Joanna Newsom is 22. She's from San Francisco. She plays keyboards in
glam-ish rock-strut outfit The Pleased. But her instrument of choice is
the concert harp. A "Lyon & Healy style 15 harp." On the Nervous Cop
record, a collaboration between Bay Area drummers Greg Saunier (of
damaged/daisy-age savant-pop kittens Deerhoof) and Zach Hill (from
super-tight post-metal guitar/drum duo Hella), her cascading harp is
intermittently strewn through the spastic cut-ups of the pair's buzzing
percussion, like glimpses of angelic visions amidst the duo's sheer
hellish miasma. The harp is also Newsom's
instrument of choice as a solo songwriter, although her most choice instrument
is, far and away, her voice, a throaty call whose screech is pure idiosyncrasy,
a
wail on par with Karen Dalton, or Björk, or Billie Holiday, or any of
those other iconic vocalists you think of as having a voice that is only
their own. Newsom's singing has already led her to keeping company
with Devendra Banhart, Chan Marshall, and Will Oldham; and, in such
company, Newsom transcends the company she keeps, her singing surpassing
any of the vocalized efforts of all of those celebrated songsmiths, her
art seeming beyond the definite defined definitions that can
definitively box in all those lyrical wonders.

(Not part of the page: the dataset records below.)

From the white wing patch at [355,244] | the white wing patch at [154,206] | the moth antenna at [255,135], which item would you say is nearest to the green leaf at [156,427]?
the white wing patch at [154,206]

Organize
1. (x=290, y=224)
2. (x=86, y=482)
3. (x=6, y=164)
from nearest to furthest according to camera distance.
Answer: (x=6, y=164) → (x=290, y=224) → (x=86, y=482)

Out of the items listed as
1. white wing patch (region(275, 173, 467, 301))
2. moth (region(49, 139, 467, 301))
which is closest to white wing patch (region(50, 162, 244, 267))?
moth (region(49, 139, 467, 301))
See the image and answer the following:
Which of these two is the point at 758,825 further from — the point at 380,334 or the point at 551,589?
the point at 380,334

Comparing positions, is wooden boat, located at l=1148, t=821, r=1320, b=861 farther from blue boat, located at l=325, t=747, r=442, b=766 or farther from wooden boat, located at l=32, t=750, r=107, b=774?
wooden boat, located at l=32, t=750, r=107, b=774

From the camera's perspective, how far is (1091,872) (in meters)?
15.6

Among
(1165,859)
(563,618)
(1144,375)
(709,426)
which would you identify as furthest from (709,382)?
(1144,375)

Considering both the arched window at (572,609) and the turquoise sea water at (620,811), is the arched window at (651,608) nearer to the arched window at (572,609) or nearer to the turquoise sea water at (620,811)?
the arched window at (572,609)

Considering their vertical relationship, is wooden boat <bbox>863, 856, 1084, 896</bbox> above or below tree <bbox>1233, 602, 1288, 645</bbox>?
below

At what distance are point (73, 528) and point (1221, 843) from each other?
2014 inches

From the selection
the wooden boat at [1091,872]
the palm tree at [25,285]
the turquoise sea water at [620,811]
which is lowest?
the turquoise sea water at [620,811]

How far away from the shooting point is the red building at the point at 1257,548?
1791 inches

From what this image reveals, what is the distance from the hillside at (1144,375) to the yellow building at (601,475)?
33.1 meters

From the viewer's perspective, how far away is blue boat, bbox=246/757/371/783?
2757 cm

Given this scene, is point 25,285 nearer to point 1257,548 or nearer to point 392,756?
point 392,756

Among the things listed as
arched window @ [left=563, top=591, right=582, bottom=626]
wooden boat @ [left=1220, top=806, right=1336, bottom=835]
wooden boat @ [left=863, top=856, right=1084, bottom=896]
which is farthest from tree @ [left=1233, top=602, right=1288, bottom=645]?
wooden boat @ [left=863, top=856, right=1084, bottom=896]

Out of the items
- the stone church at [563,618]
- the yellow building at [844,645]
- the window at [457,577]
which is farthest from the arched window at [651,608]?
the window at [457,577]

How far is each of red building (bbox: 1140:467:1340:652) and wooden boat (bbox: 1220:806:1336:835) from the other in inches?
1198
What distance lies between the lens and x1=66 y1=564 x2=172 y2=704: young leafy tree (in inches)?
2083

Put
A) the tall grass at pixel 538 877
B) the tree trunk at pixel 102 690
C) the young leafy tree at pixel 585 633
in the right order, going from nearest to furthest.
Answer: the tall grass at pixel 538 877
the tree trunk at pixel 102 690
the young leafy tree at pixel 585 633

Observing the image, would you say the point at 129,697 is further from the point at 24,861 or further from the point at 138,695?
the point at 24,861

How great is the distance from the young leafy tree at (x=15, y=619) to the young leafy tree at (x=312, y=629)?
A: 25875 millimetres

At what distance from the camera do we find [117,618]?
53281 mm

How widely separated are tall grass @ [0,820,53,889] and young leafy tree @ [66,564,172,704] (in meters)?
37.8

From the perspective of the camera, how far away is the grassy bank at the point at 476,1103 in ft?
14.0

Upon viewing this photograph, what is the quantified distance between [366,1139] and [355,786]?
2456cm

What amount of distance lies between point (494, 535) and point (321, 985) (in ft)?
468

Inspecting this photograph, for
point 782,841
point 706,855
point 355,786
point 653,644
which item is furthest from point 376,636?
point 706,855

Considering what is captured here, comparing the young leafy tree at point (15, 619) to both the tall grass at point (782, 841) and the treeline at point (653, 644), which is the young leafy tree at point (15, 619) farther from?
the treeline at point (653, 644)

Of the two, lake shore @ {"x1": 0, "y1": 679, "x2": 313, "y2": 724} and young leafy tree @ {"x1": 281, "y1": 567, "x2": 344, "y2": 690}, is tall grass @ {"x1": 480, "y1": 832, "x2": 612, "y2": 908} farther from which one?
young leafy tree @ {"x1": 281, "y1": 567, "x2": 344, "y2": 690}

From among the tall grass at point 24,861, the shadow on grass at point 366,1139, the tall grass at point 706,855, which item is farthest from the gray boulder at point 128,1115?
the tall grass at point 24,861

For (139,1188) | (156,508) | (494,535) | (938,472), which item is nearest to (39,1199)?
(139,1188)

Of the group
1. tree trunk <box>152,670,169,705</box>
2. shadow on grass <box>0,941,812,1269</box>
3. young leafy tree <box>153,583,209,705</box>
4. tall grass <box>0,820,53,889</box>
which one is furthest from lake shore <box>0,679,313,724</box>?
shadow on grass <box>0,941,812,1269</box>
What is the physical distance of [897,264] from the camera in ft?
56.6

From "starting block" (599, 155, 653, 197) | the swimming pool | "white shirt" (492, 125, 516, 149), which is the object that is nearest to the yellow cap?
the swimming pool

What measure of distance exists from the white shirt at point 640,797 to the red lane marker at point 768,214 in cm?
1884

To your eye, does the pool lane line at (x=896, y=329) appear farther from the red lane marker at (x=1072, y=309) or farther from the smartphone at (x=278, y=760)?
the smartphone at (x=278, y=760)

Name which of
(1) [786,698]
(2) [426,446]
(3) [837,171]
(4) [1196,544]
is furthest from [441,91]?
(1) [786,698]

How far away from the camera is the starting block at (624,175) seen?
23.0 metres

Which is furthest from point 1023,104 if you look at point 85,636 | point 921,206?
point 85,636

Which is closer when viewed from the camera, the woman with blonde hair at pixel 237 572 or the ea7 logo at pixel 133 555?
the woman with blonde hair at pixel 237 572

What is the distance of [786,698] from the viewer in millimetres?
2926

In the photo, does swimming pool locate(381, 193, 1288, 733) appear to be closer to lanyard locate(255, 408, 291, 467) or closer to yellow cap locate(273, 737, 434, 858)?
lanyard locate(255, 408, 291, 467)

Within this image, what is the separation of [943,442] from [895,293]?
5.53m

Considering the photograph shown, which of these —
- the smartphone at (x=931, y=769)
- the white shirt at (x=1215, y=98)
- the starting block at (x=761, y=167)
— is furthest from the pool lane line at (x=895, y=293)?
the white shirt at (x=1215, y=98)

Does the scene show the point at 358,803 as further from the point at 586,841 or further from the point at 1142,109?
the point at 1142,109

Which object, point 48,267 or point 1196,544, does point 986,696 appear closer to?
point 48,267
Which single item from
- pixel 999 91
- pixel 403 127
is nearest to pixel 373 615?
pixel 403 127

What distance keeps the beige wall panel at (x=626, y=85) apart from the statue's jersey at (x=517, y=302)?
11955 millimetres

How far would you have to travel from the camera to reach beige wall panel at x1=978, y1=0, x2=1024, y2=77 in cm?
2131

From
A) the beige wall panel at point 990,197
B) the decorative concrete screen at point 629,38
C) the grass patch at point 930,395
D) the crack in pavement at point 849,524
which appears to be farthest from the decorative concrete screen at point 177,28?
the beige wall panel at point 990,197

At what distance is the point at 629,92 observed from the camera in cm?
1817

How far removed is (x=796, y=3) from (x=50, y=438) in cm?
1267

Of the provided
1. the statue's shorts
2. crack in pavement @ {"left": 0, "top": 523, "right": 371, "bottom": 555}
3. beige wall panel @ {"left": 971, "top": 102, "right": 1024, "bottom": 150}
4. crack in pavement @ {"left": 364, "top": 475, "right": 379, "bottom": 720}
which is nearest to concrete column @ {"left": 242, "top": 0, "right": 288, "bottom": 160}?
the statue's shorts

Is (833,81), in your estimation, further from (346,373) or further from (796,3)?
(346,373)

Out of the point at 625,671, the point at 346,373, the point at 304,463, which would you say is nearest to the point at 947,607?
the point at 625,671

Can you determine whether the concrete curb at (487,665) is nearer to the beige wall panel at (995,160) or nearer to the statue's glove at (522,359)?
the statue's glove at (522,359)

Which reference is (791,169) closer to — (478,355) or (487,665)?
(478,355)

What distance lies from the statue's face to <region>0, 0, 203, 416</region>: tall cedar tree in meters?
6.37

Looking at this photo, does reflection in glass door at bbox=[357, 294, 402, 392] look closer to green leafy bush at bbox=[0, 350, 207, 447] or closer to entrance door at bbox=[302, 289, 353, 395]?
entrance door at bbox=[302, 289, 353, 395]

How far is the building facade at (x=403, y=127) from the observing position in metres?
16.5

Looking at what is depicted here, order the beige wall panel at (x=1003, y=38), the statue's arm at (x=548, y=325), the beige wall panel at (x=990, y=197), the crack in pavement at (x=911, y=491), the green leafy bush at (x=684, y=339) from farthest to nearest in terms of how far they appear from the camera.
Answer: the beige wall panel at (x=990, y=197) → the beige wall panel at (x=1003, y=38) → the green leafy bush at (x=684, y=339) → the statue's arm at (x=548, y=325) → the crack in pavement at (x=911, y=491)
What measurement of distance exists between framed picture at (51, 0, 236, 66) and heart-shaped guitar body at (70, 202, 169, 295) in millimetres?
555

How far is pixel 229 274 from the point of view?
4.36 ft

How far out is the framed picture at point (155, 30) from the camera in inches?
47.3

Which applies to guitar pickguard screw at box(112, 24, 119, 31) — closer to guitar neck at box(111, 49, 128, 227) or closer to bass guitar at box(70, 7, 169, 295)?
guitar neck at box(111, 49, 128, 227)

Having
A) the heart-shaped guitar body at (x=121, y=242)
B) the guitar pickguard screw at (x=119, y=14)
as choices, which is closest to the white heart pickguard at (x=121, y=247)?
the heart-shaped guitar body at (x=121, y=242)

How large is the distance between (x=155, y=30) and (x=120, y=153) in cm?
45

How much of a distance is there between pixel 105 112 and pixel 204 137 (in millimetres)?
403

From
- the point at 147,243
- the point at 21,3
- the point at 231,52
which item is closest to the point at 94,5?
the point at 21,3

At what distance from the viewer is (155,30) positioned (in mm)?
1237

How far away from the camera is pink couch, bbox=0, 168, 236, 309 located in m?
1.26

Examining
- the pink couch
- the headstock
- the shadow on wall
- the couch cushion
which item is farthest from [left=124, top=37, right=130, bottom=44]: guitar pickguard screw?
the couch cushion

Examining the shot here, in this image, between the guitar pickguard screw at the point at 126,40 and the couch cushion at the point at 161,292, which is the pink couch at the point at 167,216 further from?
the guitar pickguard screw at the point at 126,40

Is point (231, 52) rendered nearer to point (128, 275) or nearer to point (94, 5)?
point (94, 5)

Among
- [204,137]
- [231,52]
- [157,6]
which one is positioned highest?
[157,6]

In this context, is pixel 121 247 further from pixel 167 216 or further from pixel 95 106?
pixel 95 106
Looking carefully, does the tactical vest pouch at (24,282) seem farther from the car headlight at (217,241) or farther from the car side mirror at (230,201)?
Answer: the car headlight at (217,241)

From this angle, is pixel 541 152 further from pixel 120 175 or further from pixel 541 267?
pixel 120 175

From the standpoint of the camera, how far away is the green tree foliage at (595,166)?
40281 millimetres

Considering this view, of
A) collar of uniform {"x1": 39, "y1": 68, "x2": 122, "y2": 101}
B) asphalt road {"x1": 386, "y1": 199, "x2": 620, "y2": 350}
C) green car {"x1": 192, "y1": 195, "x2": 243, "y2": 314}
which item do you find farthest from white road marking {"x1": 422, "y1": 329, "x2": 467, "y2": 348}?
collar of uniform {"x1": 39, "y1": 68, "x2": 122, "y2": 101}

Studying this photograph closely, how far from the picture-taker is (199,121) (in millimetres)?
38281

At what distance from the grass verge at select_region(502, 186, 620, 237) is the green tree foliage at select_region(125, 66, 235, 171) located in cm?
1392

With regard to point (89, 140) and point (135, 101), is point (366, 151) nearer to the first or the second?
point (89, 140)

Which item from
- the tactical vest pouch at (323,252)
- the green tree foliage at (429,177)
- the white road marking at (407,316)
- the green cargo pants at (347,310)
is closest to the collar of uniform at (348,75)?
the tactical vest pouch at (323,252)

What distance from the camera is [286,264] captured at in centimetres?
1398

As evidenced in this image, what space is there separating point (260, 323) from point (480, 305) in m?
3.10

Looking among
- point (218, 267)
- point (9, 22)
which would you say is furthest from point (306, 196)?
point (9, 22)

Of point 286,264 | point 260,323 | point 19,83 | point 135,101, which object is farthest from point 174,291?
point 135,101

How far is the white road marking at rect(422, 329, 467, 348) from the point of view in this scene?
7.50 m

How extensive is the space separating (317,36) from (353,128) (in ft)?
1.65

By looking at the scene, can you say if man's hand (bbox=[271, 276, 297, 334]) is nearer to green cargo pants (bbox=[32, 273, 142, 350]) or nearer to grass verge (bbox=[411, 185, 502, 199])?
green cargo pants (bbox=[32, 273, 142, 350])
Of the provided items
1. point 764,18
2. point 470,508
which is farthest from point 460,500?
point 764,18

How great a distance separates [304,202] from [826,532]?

Plucking at her harp,
singing in such unbearably beautiful tones, it's like her art is coming
quivering from her stomach, dredged up from deep in her guts. And,
rending through the contents of her insides, Newsom doesn't divine the
future, but uses her artistic divination to draw up spirits from the
past, the distance between her modern music and the folk songs of yore
erased the moment she opens her mouth, such enchanted incantation
filling her throat with the voices of countless spirits, intoning
fragments of folk who once sung in their own hallowed tones, as if each
breath she draws draws on history itself. Her own individualist spirit
seems above and beyond prescribed pop-cultural partitions, the sounds of
The Milk-Eyed Mender soaring as they come out of the speakers, seeming
less the frequencies transmitting from digitally-encoded plastic and
more a product of the air they cascade into, of the same caprice as the
dust that swims in it; this sound seems of the breeze, of the trees,
of leaves, earth, sky and light; of the sun; of the God communing only
in the space between it and you. Newsom makes music that is majestic
and magical, laced with spells whose power seems almost unbelievable in
this day and age. Listening to it provokes the most physical reaction
in me; fills me with billowing emotions, thrills me, swells my heart,
makes me feel like bursting, turned to tears by some mixture of joy and
sadness and disbelief and grief and pride and reverence. Like it's just
SO BEAUTIFUL I want to cry because it seems the only reaction that the
music deserves. Like I daren't do anything less. Like just listening,
just loving it, just being enthralled, in thrall to it, trapped by its
truth, frozen by its beauty, lost in its wonder, this doesn't come close
to reciprocity. How else do you respond to something so staggering?
And how do you respond, then, in words, to something so immeasurable
you're hesitant to shame its angel-name by dragging it into the
commodified realm of the record review? How do you make the words
therein evoke something so raw, so rare, so poetic, so profound, so
precious? How do you take her words, quoting Newsom singing "and some
machines are dropped from great heights lovingly/ and some great bellies
ache with many bumblebees/ and they sting so terribly," and convey the
way they come snaking out her mouth, with a trembling tenor that seems
like the hum of her shivering soul, shaking with the power of an
impossible artistry, one barely believable as being contained in but one
person? How can you even try and define the indefinable that makes The
Milk-Eyed Mender seem like, quite possibly, the most amazing recording
you've ever come across? And how do you write that, that which I just
wrote, without seeming like some salivating hack hyperbolizing without
inhibition, even when writing that really seems like it doesn't even
come close to matching the immensity of your feelings?